**SELECTED EXCERPT:**
Re: Were syndicated airings of TV series always cut?

Not here. In the 70s Star Trek was not cut here in Tulsa, OK, however when i went to Hayward, CA to see family it was. It was cut bad, as in the edits were obvious! Of course it was only 2 or 3 minutes, not the almost 10 minutes they cut from 52 minute shows now.
post #4 of 30

Re: Were syndicated airings of TV series always cut?

The excellent quality reissued film prints of Hawaii Five-O turned up on local stations across the country in the 1990s. They also included all of the 2 parters and 2 hour shows. WTXF in Phildelphia aired them uncut (50 minutes in a 60 minute slot) with limited commerical interruption. That was when I first collected the series (on VHS) and recording them most in LP speed and portions of a few in SP it took 71 tapes!!!
post #5 of 30

Re: Were syndicated airings of TV series always cut?

Syndicated cuts really varied station by station in the 70s and 80s. Going back to "Hawaii Five-0" as an example, WOR aired the 16MM prints of the show in the 80's and chopped a few minutes out of each. When they got the new prints in the 90's, they made new edits but still continued to chop them. However, WOFL in Orlando had these same prints but aired them unedited (50 minutes).

Nowadays, syndicators deliver prints to the station already chopped, and the stations have the option of making additional cuts for even more commercials.
post #6 of 30

Re: Were syndicated airings of TV series always cut?

As far back as I can remember, the syndicated versions were indeed cut.
post #7 of 30

Re: Were syndicated airings of TV series always cut?

I think it may have depended on the show, and the company distributing it, as well as the station that aired it. Half the fun of independent local TV "back in the day" was catching a fuzzy signal (when the weather and the wind were right) from an out-of-town TV station and seeing a show on some other channel in another city, where a show might either (1) not be cut, or (2) be cut in different places. There certainly were cuts being made on some shows that affected all syndicated prints (which tended to be distributed on 16mm film), but it wasn't until about the mid-1980s that pretty much across the board, almost all shows started to be distributed on pre-edited tapes, with the same edits no matter what station aired it. One of my friends used to call this "sneaky editing," because unlike in the past, where a station might drop an entire scene (such as the "tag" from the end of a show), now an episode might have a minute cut here, a line cut there, a few lines cut here, where if you hadn't seen that episode numerous times, you might not immediately notice the edits. I know of people who used to trade tapes and do their own reconstructions of, say, "Lost In Space," using a tape from one station and re-inserting cut scenes from a showing in another city. I remember "Make Room For Daddy" being cut one way on WFBN-Channel 66 in Chicago, and cut in different places on Nick At Nite. MTV/Nick ran "The Monkees" uncut (apart from some rather abrupt fades) while the versions aired in syndication at the same time were chopped by about 5 minutes. Nowadays (well, for the most part since the late 1980s), it's a lot more "streamlined."

(Records of questions about scenes)
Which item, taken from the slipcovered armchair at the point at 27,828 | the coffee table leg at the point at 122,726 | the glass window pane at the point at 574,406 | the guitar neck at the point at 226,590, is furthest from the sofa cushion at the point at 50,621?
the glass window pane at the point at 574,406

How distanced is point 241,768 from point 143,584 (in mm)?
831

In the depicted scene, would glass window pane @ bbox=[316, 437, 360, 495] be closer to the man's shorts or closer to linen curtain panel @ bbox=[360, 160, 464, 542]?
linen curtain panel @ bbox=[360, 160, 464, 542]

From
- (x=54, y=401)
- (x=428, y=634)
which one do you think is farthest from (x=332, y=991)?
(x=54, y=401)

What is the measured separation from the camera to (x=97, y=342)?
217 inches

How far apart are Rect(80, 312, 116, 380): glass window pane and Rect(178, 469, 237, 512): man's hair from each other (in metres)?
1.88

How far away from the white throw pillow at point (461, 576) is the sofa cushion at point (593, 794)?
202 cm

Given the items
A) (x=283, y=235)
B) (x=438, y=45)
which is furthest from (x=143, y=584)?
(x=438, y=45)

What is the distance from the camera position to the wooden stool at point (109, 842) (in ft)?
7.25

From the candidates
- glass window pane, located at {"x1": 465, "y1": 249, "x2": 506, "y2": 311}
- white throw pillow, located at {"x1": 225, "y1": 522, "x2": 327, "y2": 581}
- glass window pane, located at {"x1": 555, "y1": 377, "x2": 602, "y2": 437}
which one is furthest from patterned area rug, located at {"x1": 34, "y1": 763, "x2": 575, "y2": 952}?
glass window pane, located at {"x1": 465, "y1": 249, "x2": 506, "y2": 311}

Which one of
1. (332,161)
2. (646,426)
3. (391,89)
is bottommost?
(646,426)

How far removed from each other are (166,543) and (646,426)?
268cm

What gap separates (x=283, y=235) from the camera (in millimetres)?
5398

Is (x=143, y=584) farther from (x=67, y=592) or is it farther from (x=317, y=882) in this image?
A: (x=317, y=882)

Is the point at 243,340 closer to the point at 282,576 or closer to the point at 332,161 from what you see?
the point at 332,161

**AIM:** In the forum thread, which Orlando station aired the Hawaii Five-O prints unedited? The rows have nothing to do with the forum thread.

**FINAL ANSWER:** WOFL in Orlando aired them unedited, at 50 minutes.